[Scene question records]
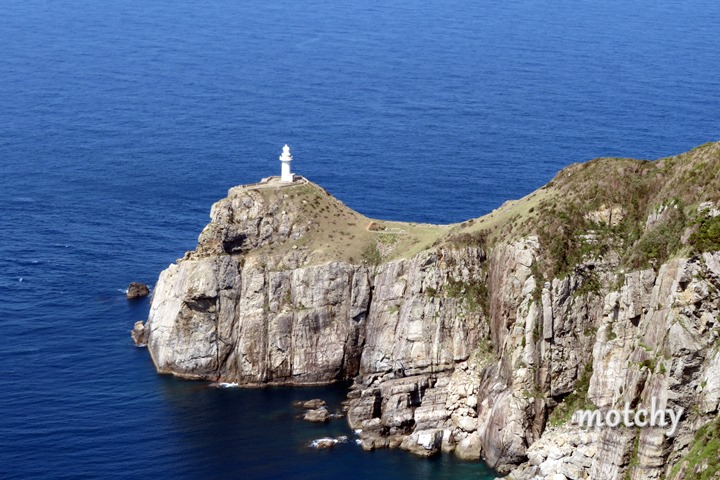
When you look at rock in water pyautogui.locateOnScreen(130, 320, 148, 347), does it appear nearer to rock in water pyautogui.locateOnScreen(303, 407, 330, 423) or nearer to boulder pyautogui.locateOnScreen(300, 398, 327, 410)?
boulder pyautogui.locateOnScreen(300, 398, 327, 410)

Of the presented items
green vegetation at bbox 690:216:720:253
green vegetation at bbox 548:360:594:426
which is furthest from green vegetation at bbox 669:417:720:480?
green vegetation at bbox 548:360:594:426

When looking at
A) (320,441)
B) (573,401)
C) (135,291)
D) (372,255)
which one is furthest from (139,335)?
(573,401)

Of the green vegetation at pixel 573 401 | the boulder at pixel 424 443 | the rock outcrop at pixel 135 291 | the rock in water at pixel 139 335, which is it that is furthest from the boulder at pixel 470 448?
the rock outcrop at pixel 135 291

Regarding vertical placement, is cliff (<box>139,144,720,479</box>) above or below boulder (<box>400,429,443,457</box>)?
above

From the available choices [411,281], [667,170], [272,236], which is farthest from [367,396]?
[667,170]

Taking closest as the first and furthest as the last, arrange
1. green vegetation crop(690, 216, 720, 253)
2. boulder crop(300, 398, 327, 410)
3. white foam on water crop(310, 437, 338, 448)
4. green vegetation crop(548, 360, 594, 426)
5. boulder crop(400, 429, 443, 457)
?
green vegetation crop(690, 216, 720, 253) < green vegetation crop(548, 360, 594, 426) < boulder crop(400, 429, 443, 457) < white foam on water crop(310, 437, 338, 448) < boulder crop(300, 398, 327, 410)
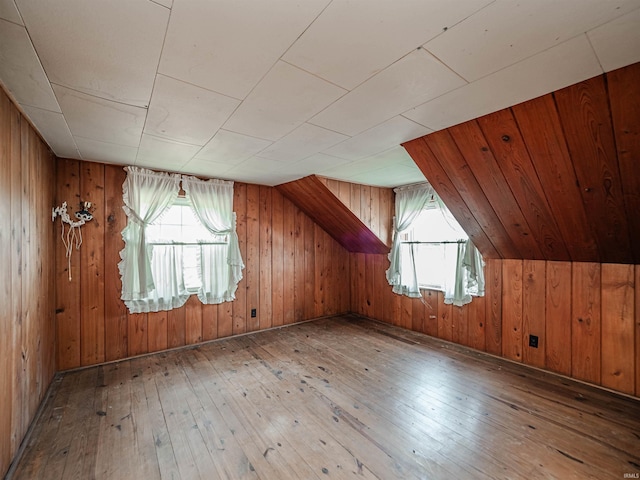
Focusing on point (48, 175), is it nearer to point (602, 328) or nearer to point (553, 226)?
point (553, 226)

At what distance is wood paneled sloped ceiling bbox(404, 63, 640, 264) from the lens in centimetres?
149

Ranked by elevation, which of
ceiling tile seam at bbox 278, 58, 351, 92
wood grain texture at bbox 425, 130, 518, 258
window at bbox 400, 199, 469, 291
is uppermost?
ceiling tile seam at bbox 278, 58, 351, 92

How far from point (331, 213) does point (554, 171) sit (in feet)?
8.32

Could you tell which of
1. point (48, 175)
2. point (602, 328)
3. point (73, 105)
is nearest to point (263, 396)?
point (73, 105)

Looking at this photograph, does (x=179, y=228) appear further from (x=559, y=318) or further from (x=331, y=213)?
(x=559, y=318)

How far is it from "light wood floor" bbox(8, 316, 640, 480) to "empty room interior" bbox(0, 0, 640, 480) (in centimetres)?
2

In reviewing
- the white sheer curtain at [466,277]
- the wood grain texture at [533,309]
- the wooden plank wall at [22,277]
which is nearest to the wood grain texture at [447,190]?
the white sheer curtain at [466,277]

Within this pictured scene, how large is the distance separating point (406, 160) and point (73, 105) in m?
2.61

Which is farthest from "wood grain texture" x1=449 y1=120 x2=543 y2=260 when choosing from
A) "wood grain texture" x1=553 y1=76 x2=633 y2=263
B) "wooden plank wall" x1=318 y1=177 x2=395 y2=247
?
"wooden plank wall" x1=318 y1=177 x2=395 y2=247

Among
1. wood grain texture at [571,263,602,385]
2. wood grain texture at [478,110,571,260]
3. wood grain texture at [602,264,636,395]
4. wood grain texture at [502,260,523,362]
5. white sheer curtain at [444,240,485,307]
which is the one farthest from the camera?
white sheer curtain at [444,240,485,307]

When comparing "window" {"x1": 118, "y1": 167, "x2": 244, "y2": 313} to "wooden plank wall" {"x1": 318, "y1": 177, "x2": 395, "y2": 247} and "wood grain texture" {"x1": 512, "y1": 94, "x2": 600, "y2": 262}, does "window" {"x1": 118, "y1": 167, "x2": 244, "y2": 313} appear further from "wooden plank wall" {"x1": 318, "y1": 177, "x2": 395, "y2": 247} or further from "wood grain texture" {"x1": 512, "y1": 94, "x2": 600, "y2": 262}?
"wood grain texture" {"x1": 512, "y1": 94, "x2": 600, "y2": 262}

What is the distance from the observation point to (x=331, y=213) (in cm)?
396

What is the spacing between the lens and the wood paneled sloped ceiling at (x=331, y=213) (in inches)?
141

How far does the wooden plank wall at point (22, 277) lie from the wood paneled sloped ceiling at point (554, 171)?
2.67 metres
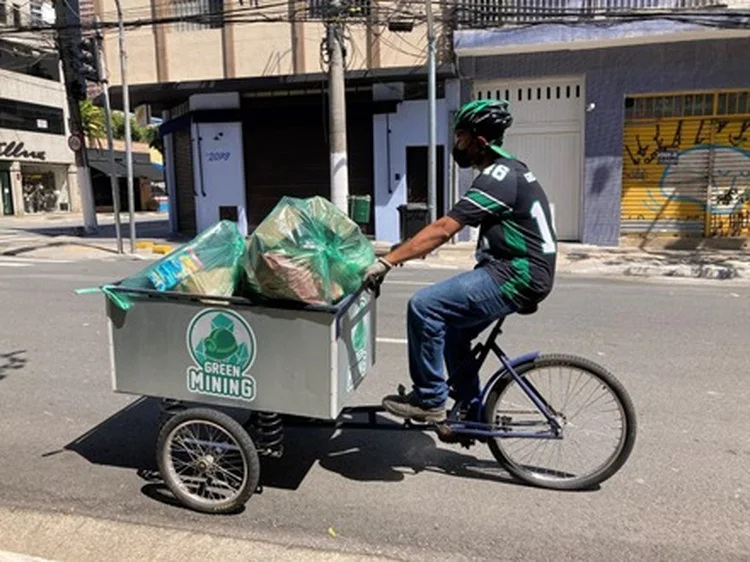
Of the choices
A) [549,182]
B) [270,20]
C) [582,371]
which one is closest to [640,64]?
[549,182]

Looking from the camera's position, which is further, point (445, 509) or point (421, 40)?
point (421, 40)

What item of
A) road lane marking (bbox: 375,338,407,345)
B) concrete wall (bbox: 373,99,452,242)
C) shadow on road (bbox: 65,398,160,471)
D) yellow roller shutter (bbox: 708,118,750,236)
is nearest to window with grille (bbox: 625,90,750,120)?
yellow roller shutter (bbox: 708,118,750,236)

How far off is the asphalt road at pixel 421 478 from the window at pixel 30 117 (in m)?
37.3

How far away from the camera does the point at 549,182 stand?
1623cm

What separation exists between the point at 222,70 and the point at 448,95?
621 cm

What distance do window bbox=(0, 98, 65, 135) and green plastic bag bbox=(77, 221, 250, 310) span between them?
40270mm

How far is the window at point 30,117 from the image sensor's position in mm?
37781

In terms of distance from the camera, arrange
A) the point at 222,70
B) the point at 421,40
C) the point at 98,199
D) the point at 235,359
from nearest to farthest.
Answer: the point at 235,359 < the point at 421,40 < the point at 222,70 < the point at 98,199

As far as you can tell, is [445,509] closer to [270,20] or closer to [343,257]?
[343,257]

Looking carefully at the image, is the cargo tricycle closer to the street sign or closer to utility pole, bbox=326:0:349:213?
utility pole, bbox=326:0:349:213

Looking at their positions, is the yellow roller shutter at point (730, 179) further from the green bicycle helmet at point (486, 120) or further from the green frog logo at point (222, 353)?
the green frog logo at point (222, 353)

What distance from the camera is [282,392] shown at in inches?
127

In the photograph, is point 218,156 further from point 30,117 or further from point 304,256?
point 30,117

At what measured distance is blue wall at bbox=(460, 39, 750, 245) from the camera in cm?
1452
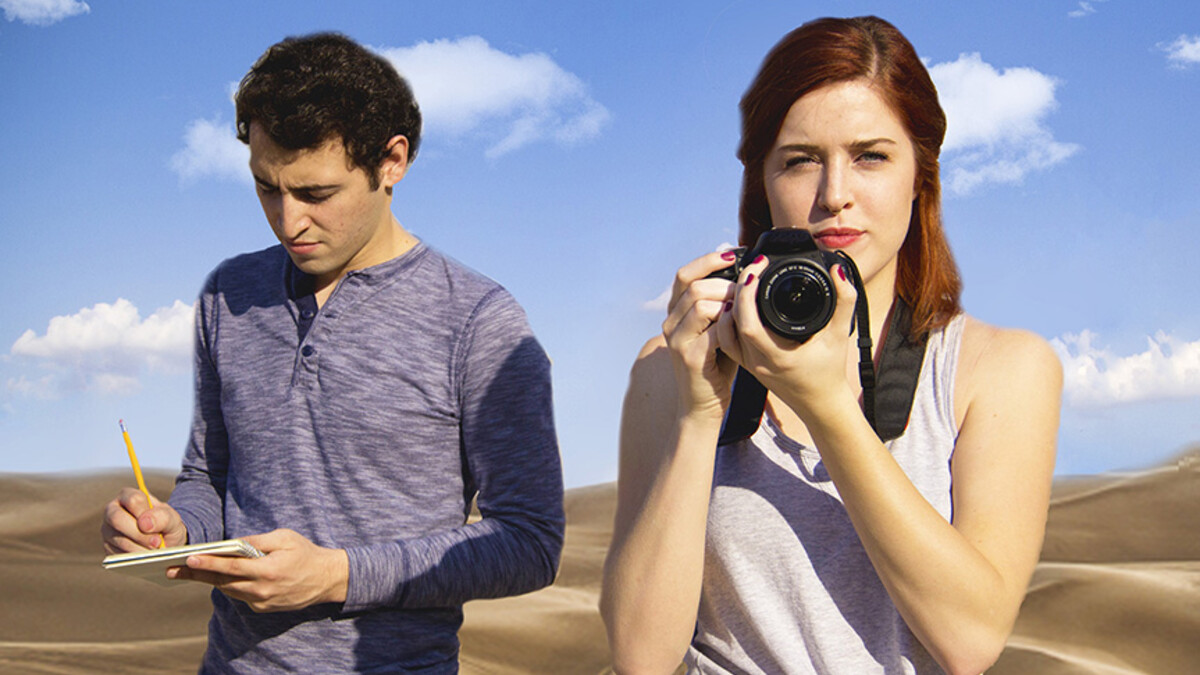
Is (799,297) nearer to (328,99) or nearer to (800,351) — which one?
(800,351)

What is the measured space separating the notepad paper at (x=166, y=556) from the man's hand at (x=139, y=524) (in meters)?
0.15

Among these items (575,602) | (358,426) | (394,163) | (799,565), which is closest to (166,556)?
(358,426)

--- Problem to solve ---
Move the lines from the one containing "Is (799,297) nearer" through the end of the records into your reply, requests included. Add -120 to every coordinate and distance value in the answers.

--- Task response ---
Is (799,297) nearer to (328,99) or nearer to (800,351) — which one?
(680,231)

What is the measured space separating the notepad paper at (x=166, y=556) from the man's hand at (x=139, y=524) (in meters)?
-119.85

Among these items (575,602) | (358,426) | (394,163) | (799,565), which is closest to (166,556)?
(238,306)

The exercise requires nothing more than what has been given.